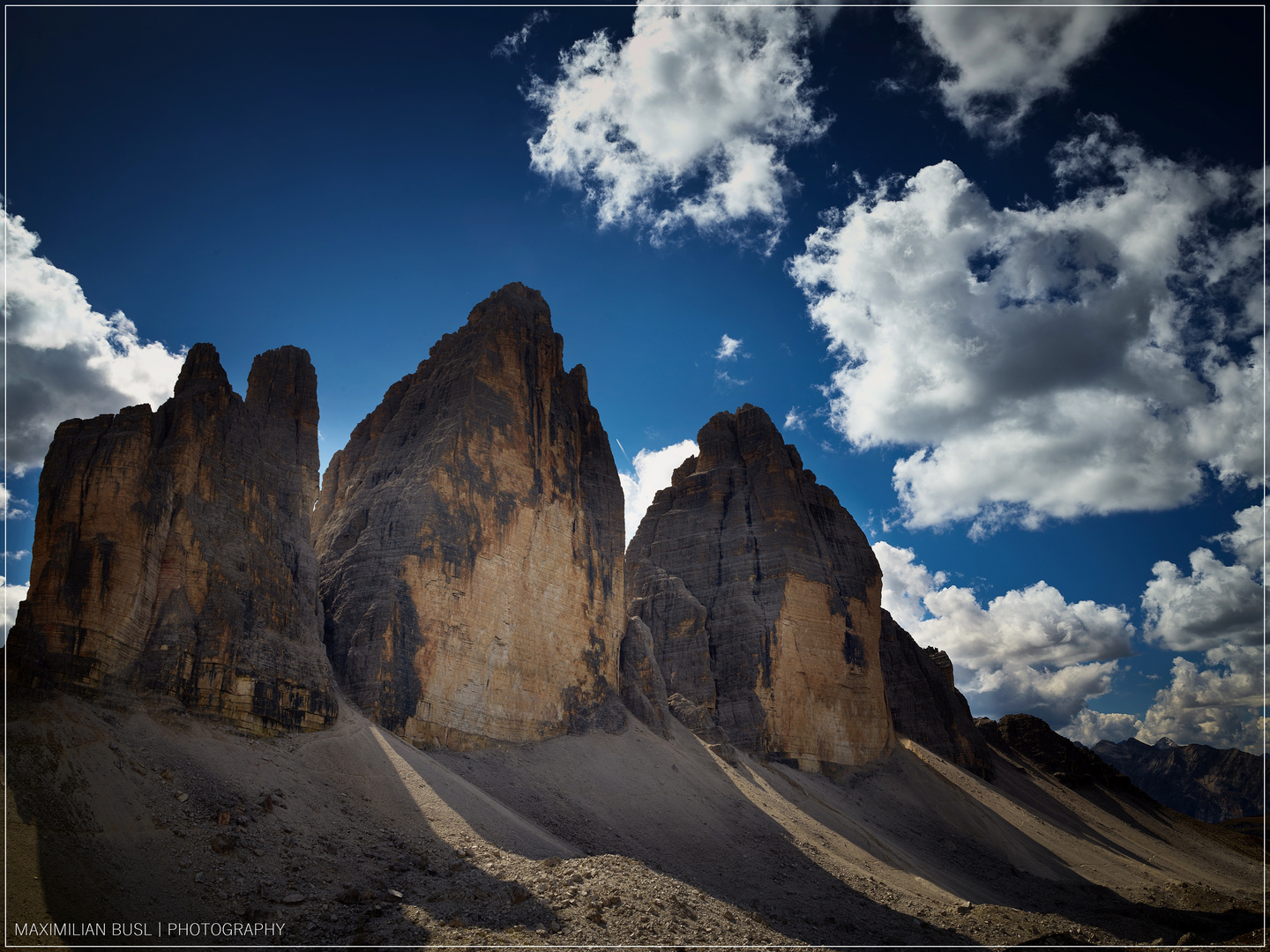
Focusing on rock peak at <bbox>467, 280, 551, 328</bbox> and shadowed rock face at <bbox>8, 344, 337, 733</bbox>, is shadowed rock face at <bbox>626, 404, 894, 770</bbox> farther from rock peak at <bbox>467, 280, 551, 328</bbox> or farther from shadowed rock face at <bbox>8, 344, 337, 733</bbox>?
shadowed rock face at <bbox>8, 344, 337, 733</bbox>

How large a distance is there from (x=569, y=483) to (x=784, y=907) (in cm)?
2775

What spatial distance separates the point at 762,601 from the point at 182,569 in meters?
45.0

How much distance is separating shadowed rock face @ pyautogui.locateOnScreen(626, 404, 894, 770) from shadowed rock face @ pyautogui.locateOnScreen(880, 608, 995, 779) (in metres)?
10.8

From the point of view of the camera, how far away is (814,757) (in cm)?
5919

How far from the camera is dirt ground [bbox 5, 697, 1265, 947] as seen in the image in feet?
60.5

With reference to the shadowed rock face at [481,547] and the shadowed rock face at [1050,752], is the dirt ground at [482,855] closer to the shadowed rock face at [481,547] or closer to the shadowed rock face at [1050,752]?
the shadowed rock face at [481,547]

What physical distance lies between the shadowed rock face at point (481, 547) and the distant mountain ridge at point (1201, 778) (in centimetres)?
15841

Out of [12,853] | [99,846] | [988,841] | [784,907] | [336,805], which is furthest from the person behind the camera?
[988,841]

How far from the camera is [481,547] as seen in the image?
4119 centimetres

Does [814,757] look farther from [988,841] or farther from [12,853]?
[12,853]

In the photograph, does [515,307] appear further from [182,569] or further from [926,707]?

________________

PROBLEM DETAILS.
Rewrite the part of the material that opens with the line containing "Does [814,757] look" and runs to the end, replacing "farther" with "further" and changing nothing else.

CORRECT RESPONSE.
Does [814,757] look further from [988,841] or further from [12,853]?
[12,853]

In the photograph, does [515,307] appear further from [182,569] or further from [926,707]?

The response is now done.